Mit nahezu zwei Dutzend Partnern – vom Bundeskanzleramt und drei Ministerien über Banken und Sozialpartner bis zum Ökosozialen Forum – hat das Umwelt- und Lebensministerium die Initiative „Wachstum im Wandel“ gestartet und dazu eine zweitägige Konferenz in Wien organisiert.

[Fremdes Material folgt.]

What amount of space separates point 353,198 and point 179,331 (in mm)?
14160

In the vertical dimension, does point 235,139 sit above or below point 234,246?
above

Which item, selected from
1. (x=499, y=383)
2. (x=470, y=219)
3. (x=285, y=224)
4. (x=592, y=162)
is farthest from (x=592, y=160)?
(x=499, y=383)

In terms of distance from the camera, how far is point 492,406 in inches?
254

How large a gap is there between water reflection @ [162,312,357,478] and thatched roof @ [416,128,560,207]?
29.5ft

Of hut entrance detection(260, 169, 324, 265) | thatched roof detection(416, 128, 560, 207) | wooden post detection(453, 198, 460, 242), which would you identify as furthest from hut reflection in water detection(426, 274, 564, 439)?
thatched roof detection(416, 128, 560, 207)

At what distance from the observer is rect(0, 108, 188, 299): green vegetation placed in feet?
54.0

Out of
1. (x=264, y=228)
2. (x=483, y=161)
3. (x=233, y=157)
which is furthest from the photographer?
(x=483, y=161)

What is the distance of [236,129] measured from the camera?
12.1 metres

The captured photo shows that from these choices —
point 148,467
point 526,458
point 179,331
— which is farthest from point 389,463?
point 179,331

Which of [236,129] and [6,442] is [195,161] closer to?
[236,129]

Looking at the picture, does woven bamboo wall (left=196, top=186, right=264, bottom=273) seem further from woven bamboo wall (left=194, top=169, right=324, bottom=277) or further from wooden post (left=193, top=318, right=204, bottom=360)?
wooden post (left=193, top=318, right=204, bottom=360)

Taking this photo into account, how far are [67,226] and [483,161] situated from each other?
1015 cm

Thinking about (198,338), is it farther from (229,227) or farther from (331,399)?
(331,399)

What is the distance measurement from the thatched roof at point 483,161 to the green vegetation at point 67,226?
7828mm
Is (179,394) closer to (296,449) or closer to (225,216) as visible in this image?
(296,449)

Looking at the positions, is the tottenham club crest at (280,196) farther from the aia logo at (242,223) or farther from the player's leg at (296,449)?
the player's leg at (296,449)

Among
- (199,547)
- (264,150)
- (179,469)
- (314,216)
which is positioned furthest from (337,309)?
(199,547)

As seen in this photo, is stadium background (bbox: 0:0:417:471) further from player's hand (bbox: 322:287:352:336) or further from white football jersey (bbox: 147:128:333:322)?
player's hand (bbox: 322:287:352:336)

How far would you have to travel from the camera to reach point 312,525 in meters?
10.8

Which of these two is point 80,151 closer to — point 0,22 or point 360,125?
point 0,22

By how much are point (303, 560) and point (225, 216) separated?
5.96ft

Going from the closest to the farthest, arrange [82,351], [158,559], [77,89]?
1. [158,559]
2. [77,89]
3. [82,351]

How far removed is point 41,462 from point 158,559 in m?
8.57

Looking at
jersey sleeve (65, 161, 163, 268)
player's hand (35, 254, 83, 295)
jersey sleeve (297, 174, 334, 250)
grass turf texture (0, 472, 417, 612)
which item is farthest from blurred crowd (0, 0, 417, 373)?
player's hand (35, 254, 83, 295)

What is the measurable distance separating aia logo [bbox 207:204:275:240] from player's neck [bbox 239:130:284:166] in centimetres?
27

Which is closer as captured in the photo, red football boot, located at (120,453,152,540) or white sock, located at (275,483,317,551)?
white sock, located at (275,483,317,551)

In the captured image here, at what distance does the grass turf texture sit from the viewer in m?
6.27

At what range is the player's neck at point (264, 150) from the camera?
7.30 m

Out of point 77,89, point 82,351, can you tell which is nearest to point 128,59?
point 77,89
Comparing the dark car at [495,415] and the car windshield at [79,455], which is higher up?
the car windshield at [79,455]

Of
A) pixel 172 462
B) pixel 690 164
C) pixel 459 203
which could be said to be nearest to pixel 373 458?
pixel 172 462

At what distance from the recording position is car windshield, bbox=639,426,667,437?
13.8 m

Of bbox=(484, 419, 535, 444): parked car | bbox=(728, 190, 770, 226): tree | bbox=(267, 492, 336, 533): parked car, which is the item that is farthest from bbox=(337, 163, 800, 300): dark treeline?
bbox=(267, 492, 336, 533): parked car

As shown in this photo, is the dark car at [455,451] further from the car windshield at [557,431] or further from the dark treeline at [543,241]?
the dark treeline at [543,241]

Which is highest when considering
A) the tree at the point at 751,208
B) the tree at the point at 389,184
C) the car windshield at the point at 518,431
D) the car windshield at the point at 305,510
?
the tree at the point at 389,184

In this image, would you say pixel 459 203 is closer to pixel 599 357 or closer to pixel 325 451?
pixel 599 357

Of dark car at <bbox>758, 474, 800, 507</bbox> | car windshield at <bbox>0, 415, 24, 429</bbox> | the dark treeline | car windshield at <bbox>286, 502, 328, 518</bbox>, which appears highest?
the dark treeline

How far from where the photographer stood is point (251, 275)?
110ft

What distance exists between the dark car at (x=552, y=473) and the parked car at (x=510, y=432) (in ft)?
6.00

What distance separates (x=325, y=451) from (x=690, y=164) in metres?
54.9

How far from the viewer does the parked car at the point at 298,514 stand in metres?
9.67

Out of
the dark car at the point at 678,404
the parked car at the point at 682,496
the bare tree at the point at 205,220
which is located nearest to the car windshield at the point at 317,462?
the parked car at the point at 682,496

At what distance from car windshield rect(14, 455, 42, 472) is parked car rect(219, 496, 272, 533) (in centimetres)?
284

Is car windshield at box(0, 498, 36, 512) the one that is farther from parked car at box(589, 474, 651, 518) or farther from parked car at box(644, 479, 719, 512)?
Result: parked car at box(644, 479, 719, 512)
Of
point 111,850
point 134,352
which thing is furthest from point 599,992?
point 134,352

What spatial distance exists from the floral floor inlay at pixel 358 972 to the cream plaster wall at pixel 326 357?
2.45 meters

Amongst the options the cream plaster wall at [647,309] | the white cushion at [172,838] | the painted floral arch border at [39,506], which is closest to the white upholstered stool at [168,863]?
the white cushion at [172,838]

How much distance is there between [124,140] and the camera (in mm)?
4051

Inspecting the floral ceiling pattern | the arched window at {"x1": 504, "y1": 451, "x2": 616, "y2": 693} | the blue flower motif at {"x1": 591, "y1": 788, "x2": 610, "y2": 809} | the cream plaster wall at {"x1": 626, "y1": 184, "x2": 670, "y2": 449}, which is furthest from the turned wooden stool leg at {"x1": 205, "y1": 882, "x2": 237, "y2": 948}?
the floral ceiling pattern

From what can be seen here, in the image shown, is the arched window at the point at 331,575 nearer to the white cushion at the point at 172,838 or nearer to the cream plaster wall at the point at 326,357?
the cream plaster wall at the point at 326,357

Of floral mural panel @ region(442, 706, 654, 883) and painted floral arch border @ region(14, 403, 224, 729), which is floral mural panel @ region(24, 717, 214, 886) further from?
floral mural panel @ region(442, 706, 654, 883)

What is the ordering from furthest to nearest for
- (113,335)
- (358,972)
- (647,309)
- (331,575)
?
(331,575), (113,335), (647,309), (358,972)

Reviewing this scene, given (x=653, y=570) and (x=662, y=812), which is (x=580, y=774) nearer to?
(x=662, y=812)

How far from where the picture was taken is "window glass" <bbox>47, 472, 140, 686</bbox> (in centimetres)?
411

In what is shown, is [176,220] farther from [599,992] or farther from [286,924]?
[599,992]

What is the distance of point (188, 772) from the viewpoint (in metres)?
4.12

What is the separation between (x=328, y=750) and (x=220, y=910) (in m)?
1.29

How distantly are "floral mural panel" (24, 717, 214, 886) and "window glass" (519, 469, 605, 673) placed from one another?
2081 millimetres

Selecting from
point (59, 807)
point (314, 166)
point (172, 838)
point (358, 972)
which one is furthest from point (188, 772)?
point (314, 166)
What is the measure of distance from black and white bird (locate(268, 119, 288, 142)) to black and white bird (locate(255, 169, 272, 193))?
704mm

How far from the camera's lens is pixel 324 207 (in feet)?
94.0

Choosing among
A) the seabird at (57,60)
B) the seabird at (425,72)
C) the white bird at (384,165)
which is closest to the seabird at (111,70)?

Umweltminister Niki Berlakovich würdigte zum Auftakt den durch hohe Produktivität erreichten Wohlstand in Teilen der Welt, merkte aber an: „Leider wurde dabei der Beipackzettel mit den Nebenwirkungen, wie Klimawandel oder Artenverlust, außer Acht gelassen.“ Daraus seien Konsequenzen zu ziehen.

Nach Kapitalismuskritik aus Krise lernen

Das Ziel der Initiative, deren „Zukunftsdossier“ an der Robert-Jungk-Bibliothek für Zukunftsfragen in Salzburg (JBZ) erstellt wurde, ist daher, Lösungsansätze für „eine sozial verträgliche, gerechte und ressourcenschonende Wirtschaftsweise“ anzudenken, erläuterte Berlakovich.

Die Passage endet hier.